An English teacher from Keningau Vocational College in Sabah, Mohd Sirhajwan has won numerous awards including the International Innovation and Entrepreneurship Excellence in Teaching Award in September.

He presented case studies alongside fellow finalists from the United States, Britain, Russia, Germany, Canada, Denmark and Colombia. He was the only Asian and teacher in the group as the others were lecturers.

Mohd Sirhajwan said he never gets nervous taking on native English speakers.

“It shows that no matter where you come from or who you are, nothing can stop you from realising your dream and conquering the world,” said the Sabahan.

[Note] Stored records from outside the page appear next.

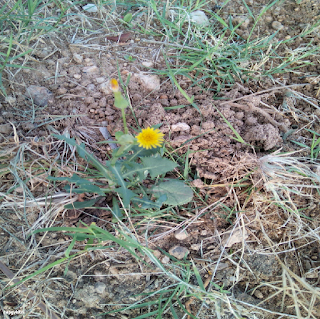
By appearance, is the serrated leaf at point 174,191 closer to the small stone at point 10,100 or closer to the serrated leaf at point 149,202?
A: the serrated leaf at point 149,202

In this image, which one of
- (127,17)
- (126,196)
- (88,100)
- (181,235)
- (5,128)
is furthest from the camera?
(127,17)

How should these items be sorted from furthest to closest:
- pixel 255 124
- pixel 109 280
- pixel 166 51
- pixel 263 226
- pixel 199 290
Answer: pixel 166 51 < pixel 255 124 < pixel 263 226 < pixel 109 280 < pixel 199 290

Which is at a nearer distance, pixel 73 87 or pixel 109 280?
pixel 109 280

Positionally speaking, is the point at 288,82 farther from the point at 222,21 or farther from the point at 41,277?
the point at 41,277

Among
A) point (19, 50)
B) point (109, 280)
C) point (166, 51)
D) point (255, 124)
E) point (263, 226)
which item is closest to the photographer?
point (109, 280)

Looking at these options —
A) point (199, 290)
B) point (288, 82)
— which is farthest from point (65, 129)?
point (288, 82)

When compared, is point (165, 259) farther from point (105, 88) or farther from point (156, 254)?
point (105, 88)

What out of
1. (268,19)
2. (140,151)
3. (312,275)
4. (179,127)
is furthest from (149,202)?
(268,19)
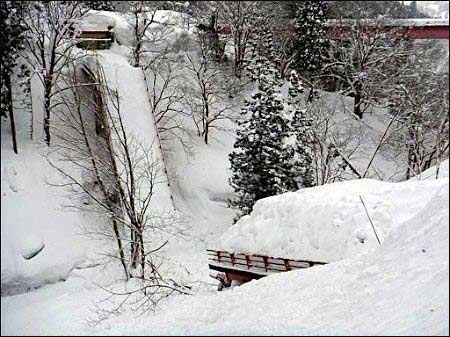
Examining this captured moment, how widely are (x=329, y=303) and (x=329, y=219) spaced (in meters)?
3.55

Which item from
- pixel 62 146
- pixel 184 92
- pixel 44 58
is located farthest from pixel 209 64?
pixel 62 146

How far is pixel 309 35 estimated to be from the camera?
1492 centimetres

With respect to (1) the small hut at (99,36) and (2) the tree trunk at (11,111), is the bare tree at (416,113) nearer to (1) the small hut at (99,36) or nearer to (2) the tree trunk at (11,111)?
(2) the tree trunk at (11,111)

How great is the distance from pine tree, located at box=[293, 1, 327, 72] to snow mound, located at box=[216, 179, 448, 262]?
794cm

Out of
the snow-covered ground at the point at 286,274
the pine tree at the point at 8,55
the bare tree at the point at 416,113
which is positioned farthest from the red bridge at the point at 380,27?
the pine tree at the point at 8,55

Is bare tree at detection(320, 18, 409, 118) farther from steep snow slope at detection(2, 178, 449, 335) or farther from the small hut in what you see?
steep snow slope at detection(2, 178, 449, 335)

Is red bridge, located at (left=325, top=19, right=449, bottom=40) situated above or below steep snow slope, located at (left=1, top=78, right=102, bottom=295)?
above

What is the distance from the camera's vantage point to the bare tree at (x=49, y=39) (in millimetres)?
3748

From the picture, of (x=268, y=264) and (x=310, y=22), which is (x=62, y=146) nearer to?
(x=268, y=264)

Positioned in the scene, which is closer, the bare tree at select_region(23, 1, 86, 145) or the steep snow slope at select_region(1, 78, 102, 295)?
the steep snow slope at select_region(1, 78, 102, 295)

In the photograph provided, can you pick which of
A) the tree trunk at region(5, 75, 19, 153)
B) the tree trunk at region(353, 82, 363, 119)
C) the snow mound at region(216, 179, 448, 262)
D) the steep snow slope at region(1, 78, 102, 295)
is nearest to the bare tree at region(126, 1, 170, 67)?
the tree trunk at region(353, 82, 363, 119)

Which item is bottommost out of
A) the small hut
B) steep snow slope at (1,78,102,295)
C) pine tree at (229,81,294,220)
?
pine tree at (229,81,294,220)

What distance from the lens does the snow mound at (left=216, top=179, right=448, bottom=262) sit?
6.34 metres

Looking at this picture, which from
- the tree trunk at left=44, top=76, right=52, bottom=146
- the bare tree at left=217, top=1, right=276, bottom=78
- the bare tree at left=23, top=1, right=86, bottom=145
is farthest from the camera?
the bare tree at left=217, top=1, right=276, bottom=78
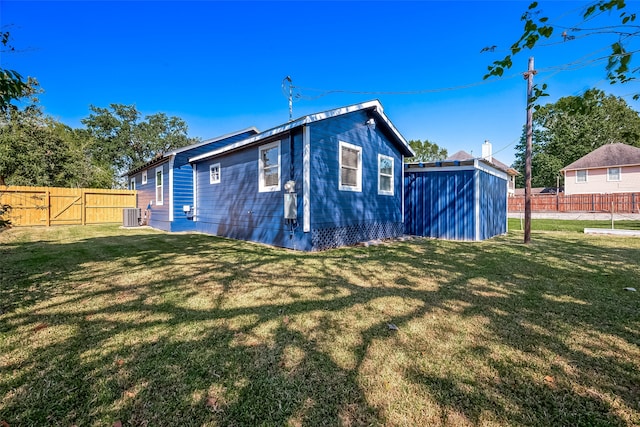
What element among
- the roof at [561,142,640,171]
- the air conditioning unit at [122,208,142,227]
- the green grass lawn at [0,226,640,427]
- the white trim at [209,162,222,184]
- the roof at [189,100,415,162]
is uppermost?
the roof at [561,142,640,171]

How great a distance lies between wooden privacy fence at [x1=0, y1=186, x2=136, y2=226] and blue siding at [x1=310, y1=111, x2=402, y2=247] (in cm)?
1409

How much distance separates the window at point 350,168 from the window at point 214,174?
5.12 meters

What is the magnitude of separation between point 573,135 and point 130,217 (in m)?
48.7

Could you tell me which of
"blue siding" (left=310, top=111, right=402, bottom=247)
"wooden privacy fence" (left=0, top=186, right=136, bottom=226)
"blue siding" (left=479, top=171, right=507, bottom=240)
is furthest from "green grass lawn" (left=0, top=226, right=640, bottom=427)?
"wooden privacy fence" (left=0, top=186, right=136, bottom=226)

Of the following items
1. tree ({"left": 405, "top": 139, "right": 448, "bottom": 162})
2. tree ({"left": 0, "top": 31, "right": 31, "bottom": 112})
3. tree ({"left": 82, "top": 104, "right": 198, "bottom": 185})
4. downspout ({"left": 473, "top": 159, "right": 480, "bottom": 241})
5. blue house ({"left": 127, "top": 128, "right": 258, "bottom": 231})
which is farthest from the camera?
tree ({"left": 405, "top": 139, "right": 448, "bottom": 162})

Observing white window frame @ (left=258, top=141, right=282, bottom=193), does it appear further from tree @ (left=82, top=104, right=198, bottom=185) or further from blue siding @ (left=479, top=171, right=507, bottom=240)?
tree @ (left=82, top=104, right=198, bottom=185)

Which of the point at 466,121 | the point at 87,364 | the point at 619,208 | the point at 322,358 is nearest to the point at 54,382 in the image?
the point at 87,364

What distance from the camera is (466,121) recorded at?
61.0ft

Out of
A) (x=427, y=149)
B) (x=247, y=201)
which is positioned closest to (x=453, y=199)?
(x=247, y=201)

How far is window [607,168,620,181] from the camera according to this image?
81.9 ft

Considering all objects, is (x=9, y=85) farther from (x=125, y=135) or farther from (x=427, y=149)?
(x=427, y=149)

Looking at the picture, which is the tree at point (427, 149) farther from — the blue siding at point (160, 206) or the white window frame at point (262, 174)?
the white window frame at point (262, 174)

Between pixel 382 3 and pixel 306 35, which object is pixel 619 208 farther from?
pixel 306 35

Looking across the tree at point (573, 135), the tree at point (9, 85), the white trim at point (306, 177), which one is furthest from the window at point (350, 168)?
the tree at point (573, 135)
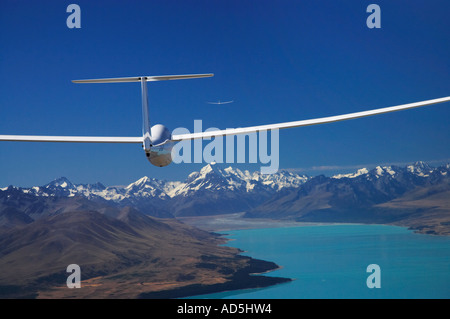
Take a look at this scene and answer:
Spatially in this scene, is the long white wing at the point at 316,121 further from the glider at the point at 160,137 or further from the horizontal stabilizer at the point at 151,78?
the horizontal stabilizer at the point at 151,78

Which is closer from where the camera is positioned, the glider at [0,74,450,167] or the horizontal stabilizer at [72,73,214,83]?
the glider at [0,74,450,167]

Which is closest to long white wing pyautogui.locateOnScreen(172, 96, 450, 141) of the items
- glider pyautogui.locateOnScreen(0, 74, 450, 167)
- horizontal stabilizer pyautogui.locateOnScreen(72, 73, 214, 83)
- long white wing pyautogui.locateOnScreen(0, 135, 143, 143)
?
glider pyautogui.locateOnScreen(0, 74, 450, 167)

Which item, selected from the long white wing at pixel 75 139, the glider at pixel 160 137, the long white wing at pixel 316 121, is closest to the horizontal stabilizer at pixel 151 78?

The teacher, who can be credited for Keningau Vocational College’s dominance in English competitions, has also received other awards for his achievements like the Teacher Icon Award at national, state and district levels, as well as the Youth Icon Award in Sabah.

Apart from that, Mohd Sirhajwan won the Macmillan Education Scholarship 2016, where he attended a two-week training course in Britain.

He will also be attending the International Association of Teachers of English as a Foreign Language conference in Britain in 2018 as an Express Publishing Scholarship 2017 recipient.

“Every recognition I receive, it makes me feel more motivated to work harder and do more,” he added.

Mohd Sirhajwan’s story on Bajau folklore with an inspiring message that everyone can relate to, won one of the top 10 spots in an international short story writing competition based on the theme of “belonging”.

“Taking part in the competition reminded me of the significance and beauty of my cultural heritage. The story that I wrote was an adaptation of Bajau folklore.

“It was very close to my heart,” said Sirhajwan, adding that his story was called Bele Bele.

Mohd Sirhajwan encourages students to develop innovative projects related to their studies and demonstrate the application of their ideas or products in real-world platforms particularly in innovation and entrepreneurship competitions.

Asked how this encourages his students to learn English, he said: “The authentic experience of using English to pitch their ideas boosts their motivation to learn and use the language.

“I always tell my students that they need to believe in their own abilities and ideas. I give them full support in anything they do and remain positive no matter what happens,” he said.

Mohd Sirhajwan added: “What we achieve isn’t defined by where we come from or by who we are. There’s nothing we cannot do. Although I may have some disadvantages, I choose to focus on my goals and give it my all. I encourage my students to have this positive attitude too.

“Our school is located in the interior region of Sabah and most of my students come from low socioeconomic backgrounds.”

It is crucial, he added, for students to develop great self-esteem and be optimistic about their passion, potential and dreams.

He enrolled at Institut Pendidikan Guru Kampus Gaya when he was 18. He subsequently completed a bachelor’s in Teaching English as a Second Language (TESL) from Gaya-Universiti Teknologi Mara in a joint degree programme in 2011 and a master’s degree in research from the same university in 2014.

Born and raised in Kota Belud, Sabah, he speaks Bajau as his mother tongue and considers Bahasa Malaysia and English as his second and third languages respectively.

“I have always been interested in learning the English language. My parents and teachers were very supportive of my interest in learning the language,” he added.

He started his teaching career in Keningau Vocational College in 2012.

“I coach and manage my students for English language competitions, innovation and entrepreneurship competitions and various other contests.

“I also help my colleagues with their professional development including research, conference presentations and competitions,” he said.